NViz is an online visualization platform for both the structure and training of multiplayer perceptron (MLP) feed-forward neural networks.
You can use NViz for training, visualizing, and experimenting with a variety of different feed-forward neural network architectures on your own training datasets. Simply provide a dataset in the correct format, adjust the settings as you see fit, and press train to see your neural network in action! You can provide an input file to test your model's predictions, or you can download the model's weights for your own use.
NViz is made with Next.js and React with Tailwind for styling. It uses C++ and WebAssembly to train your model from directly within your browser at lightning-fast speeds!
Absolutely! NViz is entirely open-source and available on GitHub. If you enjoy NViz and find it helpful, consider leaving a star on the repository! If not, please feel free to file an issue and describe how you feel it could be improved.
NViz was created to help people develop a better understanding of the structure and training of neural networks on their own datasets, but if you just want to experiment with the site and explore its capabilities, that's perfectly fine! A number of feasible datasets are readily available on the GitHub repository for you to use. If you would like to train on your own dataset, follow the format guide for structuring your data files.
As mentioned, NViz can visualize and train multilayer perceptron feed-forward neural networks. While fairly general, these aren't as robust or versatile as other, more complex models such as recurrent neural networks (RNNs). NViz also allows a maximum of 1000 nodes in any individual layer to ease the load on your browser. Additionally, all models trained on NViz make use of the Sigmoid activation function at hidden layers. Sigmoid outputs are scaled from 0 to 1, so training data must have accordingly normalized outputs. Other activation functions such as ReLU and tanh may be better suited depending on the purpose of the neural network. In the future, NViz will support the selection of different activation functions based on model purpose.
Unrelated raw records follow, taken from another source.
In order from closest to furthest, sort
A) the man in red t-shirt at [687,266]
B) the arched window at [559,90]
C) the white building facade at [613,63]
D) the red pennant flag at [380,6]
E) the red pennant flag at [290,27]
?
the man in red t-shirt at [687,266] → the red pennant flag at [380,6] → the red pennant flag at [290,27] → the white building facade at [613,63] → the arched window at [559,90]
The extra node in the input layer is called a bias. Consider it an extra, constant input that acts like a battery providing continuous power to your network.
While JavaScript's event loop is considered non-blocking, it can in fact be blocked by tasks such as infinite while-loops, which is essentially what happens when you press "Train". To prevent event-loop blocking during this loop, after each training batch there is a 4 millisecond yield during which the event loop can process tasks such as handling a click on the "Stop training" button. The "training speed" setting is, effectively, the number of training pairs that are processed during each batch before the loop yields. The higher the "training speed", the more training pairs are processed during each batch. However, somewhat counterintuitively, a lower "training speed" setting may sometimes actually result in faster training, due to the nature of resource and load management. Setting the training speed too high may bottleneck the loop and result in actually slower training or even an unresponsive UI. Adjust training speed before and during training for best results.
Neural network model accuracy is highly dependant on features such as network architecture, training rate, and the quality and quantity of its training dataset. Use NViz as a platform to experiment with different architectures and settings! Perhaps refine your training dataset or reduce its size to prevent redundancy and increase the rate of training (effectively raising epochs/second). If no amount of experimentation is working, it might be the case that a simple MLP feed-forward network simply does not have the capacity to solve your problem, or an online platform may not be performant enough to quickly train on your dataset. Consider programming your own model from scratch using popular libraries like Pytorch or Tensorflow.